***** Material supplied *****
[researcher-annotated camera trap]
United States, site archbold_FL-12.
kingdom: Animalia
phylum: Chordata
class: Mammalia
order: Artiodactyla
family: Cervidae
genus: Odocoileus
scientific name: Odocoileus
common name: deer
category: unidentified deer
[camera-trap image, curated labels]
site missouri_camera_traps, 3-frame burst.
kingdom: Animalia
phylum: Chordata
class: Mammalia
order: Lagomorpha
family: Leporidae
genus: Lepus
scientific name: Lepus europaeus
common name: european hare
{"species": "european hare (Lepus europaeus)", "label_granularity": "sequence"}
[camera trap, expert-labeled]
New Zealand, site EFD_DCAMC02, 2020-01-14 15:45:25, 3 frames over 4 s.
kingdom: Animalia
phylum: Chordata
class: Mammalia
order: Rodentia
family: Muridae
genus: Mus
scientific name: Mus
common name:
*****
Work order:
Every record should be repeated exactly; please leave none out.

Solution to the problem:
[researcher-annotated camera trap]
United States, site archbold_FL-12.
kingdom: Animalia
phylum: Chordata
class: Mammalia
order: Artiodactyla
family: Cervidae
genus: Odocoileus
scientific name: Odocoileus
common name: deer
category: unidentified deer
[camera-trap image, curated labels]
site missouri_camera_traps, 3-frame burst.
kingdom: Animalia
phylum: Chordata
class: Mammalia
order: Lagomorpha
family: Leporidae
genus: Lepus
scientific name: Lepus europaeus
common name: european hare
{"species": "european hare (Lepus europaeus)", "label_granularity": "sequence"}
[camera trap, expert-labeled]
New Zealand, site EFD_DCAMC02, 2020-01-14 15:45:25, 3 frames over 4 s.
kingdom: Animalia
phylum: Chordata
class: Mammalia
order: Rodentia
family: Muridae
genus: Mus
scientific name: Mus
common name:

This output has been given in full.